→ **Dataset entries**
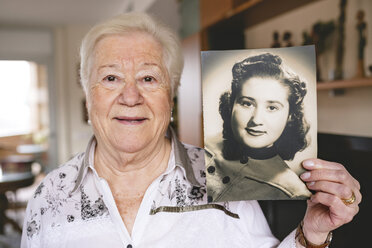 Portrait of senior woman showing an old picture of herself - GEMF000724
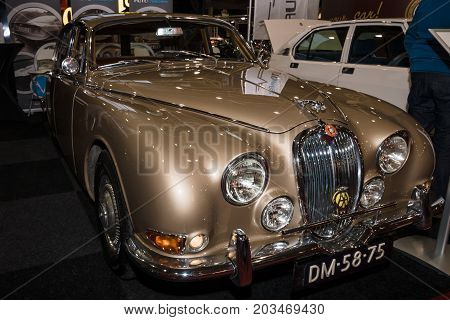 MAASTRICHT NETHERLANDS - JANUARY 09 2015: Sports saloon Jaguar S-Type 1965. International Exhibition InterClassics & Topmobiel 2015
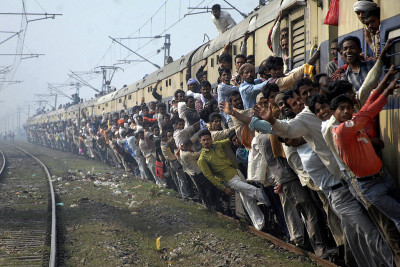 proust73:  ALL ABOARD! Passengers traveled on an overcrowded train in Patna, India. (The Wall Street Journal - Krishna Murari Kishan/Reuters)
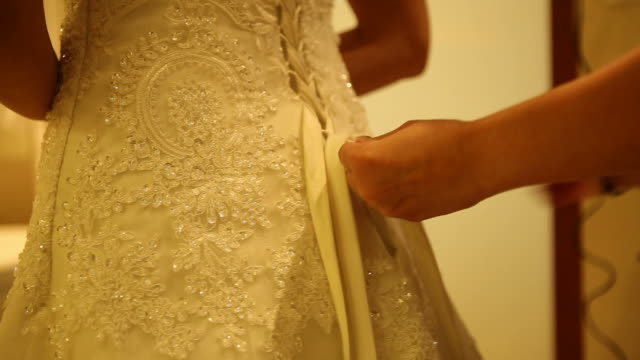Mother helping her daughter to dress up bridal dress
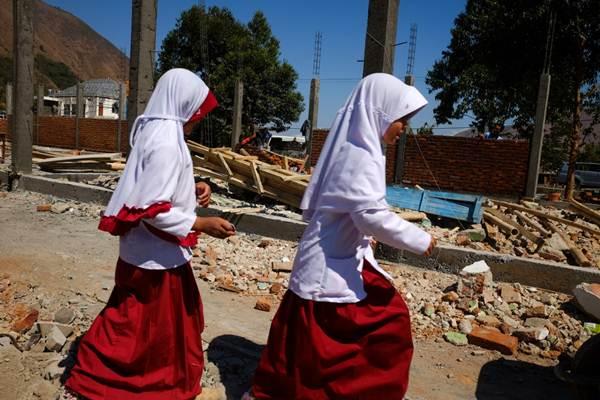 Siswa melintas di samping pembangunan gedung sekolah yang roboh akibat gempa di Sembalun, Lombok Timur, NTB, Rabu (24/10/2018). - JIBI/Felix Jody Kinarwan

→ **What you will do**
Would you please print out all the records above exactly, minus any pictures?

→ **Your solution**
 Portrait of senior woman showing an old picture of herself - GEMF000724
 MAASTRICHT NETHERLANDS - JANUARY 09 2015: Sports saloon Jaguar S-Type 1965. International Exhibition InterClassics & Topmobiel 2015
 proust73:  ALL ABOARD! Passengers traveled on an overcrowded train in Patna, India. (The Wall Street Journal - Krishna Murari Kishan/Reuters)
Mother helping her daughter to dress up bridal dress
 Siswa melintas di samping pembangunan gedung sekolah yang roboh akibat gempa di Sembalun, Lombok Timur, NTB, Rabu (24/10/2018). - JIBI/Felix Jody Kinarwan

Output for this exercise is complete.